• **GIVEN TASK**
Count the lines in the material below that contain the string "long" and reply with only that number.

• **LISTING**
— begin —

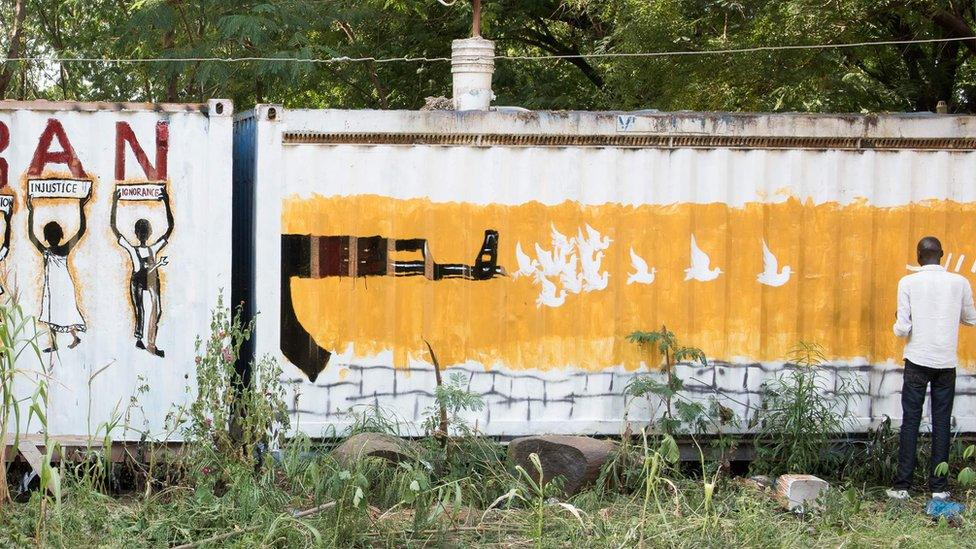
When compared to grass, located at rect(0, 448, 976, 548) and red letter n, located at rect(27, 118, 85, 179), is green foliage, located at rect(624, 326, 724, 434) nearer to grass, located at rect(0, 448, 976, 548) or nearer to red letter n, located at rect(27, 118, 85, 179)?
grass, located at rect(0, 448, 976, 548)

— end —
— begin —

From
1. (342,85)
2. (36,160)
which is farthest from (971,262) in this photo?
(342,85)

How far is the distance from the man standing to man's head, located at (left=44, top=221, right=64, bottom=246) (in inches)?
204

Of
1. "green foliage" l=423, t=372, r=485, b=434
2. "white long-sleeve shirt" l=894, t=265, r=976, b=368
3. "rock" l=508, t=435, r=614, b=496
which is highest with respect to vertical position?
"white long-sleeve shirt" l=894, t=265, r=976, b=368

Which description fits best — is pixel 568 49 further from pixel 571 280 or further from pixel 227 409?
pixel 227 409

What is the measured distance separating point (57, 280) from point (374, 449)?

— end —
— begin —

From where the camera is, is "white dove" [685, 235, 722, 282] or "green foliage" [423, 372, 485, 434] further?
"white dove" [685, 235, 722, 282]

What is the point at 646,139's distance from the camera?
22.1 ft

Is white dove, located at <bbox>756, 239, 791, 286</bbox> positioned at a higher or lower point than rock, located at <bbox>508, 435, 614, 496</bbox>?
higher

— end —

• **RESULT OF THE TASK**
2